Aim of the task: Go through the records below and show every line with the string "wild".

Collected data:
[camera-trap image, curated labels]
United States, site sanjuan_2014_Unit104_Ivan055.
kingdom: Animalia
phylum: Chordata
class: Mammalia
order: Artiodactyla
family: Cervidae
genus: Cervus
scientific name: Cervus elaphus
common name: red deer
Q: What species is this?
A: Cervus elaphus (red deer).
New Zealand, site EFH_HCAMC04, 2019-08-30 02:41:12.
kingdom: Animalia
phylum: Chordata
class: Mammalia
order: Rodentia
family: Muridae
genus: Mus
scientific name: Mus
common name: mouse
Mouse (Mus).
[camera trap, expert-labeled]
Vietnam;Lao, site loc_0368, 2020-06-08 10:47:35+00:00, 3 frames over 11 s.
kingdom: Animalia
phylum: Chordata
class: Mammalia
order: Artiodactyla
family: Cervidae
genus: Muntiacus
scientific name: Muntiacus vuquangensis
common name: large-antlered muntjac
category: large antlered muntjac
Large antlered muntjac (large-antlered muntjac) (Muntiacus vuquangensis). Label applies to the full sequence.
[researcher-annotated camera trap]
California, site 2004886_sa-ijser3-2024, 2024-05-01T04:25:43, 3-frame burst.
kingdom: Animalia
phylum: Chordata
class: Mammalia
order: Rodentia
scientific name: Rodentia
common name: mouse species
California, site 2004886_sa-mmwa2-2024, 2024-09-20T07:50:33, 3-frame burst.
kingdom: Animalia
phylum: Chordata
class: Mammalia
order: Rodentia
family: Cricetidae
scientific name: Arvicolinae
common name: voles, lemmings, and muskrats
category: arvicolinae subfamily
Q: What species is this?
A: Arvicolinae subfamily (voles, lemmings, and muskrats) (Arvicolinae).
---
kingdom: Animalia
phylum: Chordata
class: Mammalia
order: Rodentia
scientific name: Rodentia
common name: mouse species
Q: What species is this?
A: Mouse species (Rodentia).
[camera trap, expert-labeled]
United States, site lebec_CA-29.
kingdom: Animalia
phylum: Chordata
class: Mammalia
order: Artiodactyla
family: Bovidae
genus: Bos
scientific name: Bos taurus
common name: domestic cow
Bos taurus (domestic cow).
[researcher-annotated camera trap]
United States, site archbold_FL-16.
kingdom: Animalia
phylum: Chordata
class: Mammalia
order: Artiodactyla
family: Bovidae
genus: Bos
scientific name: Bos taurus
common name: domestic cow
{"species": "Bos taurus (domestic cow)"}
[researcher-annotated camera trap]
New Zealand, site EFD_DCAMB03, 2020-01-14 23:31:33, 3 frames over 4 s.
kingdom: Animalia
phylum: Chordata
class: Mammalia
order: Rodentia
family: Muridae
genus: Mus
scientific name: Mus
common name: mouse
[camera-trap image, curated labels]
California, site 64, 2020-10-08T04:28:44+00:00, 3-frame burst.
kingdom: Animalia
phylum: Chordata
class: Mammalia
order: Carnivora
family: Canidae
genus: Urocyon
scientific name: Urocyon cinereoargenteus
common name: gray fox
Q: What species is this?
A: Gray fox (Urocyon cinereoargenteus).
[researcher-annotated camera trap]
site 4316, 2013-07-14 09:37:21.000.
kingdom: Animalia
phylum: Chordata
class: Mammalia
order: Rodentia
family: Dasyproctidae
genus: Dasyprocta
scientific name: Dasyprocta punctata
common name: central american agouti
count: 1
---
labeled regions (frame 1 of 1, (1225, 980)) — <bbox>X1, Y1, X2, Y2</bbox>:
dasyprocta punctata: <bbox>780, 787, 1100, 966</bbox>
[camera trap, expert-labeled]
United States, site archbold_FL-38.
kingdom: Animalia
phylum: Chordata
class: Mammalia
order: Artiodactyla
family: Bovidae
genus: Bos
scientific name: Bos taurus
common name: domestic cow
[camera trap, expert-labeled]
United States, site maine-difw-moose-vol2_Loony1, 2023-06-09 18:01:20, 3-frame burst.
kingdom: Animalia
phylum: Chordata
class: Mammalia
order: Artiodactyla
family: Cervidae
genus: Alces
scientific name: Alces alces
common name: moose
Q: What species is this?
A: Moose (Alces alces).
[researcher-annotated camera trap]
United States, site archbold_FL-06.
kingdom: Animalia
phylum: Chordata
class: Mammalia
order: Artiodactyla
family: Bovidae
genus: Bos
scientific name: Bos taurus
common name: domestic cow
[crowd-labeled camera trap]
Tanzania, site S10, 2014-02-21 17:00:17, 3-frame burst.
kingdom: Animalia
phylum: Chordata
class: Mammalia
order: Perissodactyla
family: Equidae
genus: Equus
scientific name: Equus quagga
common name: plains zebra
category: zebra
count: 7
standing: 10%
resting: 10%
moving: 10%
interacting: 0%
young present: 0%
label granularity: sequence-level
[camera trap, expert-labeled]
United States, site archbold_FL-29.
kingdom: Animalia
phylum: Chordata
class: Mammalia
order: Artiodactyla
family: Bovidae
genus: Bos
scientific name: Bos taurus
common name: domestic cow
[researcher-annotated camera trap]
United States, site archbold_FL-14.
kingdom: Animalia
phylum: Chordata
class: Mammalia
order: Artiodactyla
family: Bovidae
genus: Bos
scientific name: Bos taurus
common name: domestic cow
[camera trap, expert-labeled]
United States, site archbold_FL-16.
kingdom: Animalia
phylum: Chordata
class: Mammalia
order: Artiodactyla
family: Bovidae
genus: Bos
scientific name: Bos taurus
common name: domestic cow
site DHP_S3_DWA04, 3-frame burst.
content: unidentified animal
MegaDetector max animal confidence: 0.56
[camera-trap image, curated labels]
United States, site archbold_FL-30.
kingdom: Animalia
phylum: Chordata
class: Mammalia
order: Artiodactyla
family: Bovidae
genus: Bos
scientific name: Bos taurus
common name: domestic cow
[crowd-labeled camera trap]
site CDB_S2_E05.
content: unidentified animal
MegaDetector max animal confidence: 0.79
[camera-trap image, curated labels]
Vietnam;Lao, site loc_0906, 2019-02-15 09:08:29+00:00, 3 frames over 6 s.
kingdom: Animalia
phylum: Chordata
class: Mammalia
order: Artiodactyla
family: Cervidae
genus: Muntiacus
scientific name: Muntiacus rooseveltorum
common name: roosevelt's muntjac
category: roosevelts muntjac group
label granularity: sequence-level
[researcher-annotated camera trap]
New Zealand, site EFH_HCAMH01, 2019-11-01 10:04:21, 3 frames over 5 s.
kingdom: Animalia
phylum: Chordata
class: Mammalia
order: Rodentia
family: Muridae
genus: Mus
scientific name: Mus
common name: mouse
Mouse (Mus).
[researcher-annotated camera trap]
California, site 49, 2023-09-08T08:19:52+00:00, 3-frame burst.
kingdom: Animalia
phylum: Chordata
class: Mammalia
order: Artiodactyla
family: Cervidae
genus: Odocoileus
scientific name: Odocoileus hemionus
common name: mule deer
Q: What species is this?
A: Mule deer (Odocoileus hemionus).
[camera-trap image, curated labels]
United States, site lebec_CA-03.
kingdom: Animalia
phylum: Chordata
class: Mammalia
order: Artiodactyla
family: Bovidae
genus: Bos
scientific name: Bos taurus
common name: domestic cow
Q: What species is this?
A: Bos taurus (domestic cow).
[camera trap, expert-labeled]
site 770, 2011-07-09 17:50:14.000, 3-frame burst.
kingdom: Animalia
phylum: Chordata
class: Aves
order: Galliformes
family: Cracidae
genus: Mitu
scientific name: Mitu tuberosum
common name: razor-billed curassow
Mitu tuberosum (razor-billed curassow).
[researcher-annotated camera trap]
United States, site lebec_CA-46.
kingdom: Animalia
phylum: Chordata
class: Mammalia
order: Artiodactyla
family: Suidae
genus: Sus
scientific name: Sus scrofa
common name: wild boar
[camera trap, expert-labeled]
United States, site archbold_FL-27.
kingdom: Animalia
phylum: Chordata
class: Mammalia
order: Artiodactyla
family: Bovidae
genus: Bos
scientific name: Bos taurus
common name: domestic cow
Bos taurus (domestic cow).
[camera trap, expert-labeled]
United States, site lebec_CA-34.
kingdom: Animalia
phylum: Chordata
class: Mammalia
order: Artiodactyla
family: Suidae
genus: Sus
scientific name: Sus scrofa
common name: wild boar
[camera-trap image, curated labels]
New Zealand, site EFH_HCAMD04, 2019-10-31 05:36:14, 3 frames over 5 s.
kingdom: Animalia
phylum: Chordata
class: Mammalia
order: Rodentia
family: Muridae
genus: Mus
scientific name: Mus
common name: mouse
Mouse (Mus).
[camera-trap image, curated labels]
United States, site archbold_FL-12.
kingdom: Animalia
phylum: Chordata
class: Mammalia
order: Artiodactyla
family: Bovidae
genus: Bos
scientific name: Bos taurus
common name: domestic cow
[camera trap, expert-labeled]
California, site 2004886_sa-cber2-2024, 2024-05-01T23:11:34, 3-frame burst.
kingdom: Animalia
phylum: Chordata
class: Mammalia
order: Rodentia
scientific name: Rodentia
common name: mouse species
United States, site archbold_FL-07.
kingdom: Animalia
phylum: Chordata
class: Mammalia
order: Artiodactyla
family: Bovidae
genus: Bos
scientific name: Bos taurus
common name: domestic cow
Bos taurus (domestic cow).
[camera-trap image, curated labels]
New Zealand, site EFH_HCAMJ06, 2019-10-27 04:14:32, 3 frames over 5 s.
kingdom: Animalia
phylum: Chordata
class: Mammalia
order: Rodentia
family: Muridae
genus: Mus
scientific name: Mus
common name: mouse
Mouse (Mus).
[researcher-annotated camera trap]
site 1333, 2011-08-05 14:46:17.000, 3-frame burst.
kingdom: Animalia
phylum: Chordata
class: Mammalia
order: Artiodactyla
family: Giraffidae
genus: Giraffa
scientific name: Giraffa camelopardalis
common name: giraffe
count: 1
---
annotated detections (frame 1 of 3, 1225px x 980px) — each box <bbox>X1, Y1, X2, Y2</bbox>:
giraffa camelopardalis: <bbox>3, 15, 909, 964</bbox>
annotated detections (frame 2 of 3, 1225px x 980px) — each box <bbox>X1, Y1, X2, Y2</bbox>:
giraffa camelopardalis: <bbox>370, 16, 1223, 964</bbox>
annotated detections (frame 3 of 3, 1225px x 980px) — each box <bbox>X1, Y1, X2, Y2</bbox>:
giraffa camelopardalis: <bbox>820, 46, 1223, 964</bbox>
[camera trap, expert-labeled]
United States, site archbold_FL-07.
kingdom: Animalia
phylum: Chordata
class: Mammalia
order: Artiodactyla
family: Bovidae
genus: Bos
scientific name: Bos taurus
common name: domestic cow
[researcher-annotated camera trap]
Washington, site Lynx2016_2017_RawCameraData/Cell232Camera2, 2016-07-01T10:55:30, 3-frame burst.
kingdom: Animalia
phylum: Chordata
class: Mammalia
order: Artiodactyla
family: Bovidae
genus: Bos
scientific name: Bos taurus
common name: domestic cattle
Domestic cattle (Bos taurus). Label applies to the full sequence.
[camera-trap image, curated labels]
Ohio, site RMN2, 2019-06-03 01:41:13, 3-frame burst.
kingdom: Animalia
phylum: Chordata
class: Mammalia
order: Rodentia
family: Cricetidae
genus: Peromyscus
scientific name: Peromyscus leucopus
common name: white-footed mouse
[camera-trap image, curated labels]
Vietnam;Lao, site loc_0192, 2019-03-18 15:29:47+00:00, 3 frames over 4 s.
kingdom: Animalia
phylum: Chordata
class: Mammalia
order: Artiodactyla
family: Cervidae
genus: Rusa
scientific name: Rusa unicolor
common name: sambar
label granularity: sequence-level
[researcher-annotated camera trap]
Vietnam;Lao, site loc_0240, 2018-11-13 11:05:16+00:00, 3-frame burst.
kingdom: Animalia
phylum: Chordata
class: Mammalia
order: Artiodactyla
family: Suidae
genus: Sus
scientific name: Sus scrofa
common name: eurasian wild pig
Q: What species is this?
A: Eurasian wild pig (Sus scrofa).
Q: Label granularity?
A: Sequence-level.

Exercise result:
common name: wild boar
common name: wild boar
common name: eurasian wild pig
A: Eurasian wild pig (Sus scrofa).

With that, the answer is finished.